Collected data entries:
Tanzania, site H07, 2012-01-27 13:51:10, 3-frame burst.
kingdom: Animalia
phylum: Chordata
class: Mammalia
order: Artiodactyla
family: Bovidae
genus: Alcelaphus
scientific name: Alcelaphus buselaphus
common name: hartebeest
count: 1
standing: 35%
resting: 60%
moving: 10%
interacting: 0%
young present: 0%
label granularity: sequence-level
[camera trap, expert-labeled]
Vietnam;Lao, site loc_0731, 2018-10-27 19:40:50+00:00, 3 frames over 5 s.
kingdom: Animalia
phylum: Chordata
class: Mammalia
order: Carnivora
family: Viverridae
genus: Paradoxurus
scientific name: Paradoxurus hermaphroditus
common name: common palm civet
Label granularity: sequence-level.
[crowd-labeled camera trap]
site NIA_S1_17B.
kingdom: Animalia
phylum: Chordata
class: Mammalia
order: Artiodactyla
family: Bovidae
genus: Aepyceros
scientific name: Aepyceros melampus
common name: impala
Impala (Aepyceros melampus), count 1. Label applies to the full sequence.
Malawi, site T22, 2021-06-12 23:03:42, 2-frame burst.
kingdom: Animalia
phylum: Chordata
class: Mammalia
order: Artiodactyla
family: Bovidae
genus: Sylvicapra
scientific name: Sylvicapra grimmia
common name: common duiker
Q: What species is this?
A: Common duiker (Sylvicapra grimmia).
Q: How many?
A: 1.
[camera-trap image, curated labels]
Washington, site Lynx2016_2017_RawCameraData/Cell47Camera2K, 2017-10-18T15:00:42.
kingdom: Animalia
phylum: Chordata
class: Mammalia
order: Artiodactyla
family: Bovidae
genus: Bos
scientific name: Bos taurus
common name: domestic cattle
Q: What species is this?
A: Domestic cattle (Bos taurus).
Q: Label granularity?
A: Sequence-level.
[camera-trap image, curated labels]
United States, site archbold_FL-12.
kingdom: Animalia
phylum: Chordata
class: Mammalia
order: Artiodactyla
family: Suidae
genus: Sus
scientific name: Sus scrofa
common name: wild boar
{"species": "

Task objective — Extract every line above containing the word "scientific".

Exercise answer —
scientific name: Alcelaphus buselaphus
scientific name: Paradoxurus hermaphroditus
scientific name: Aepyceros melampus
scientific name: Sylvicapra grimmia
scientific name: Bos taurus
scientific name: Sus scrofa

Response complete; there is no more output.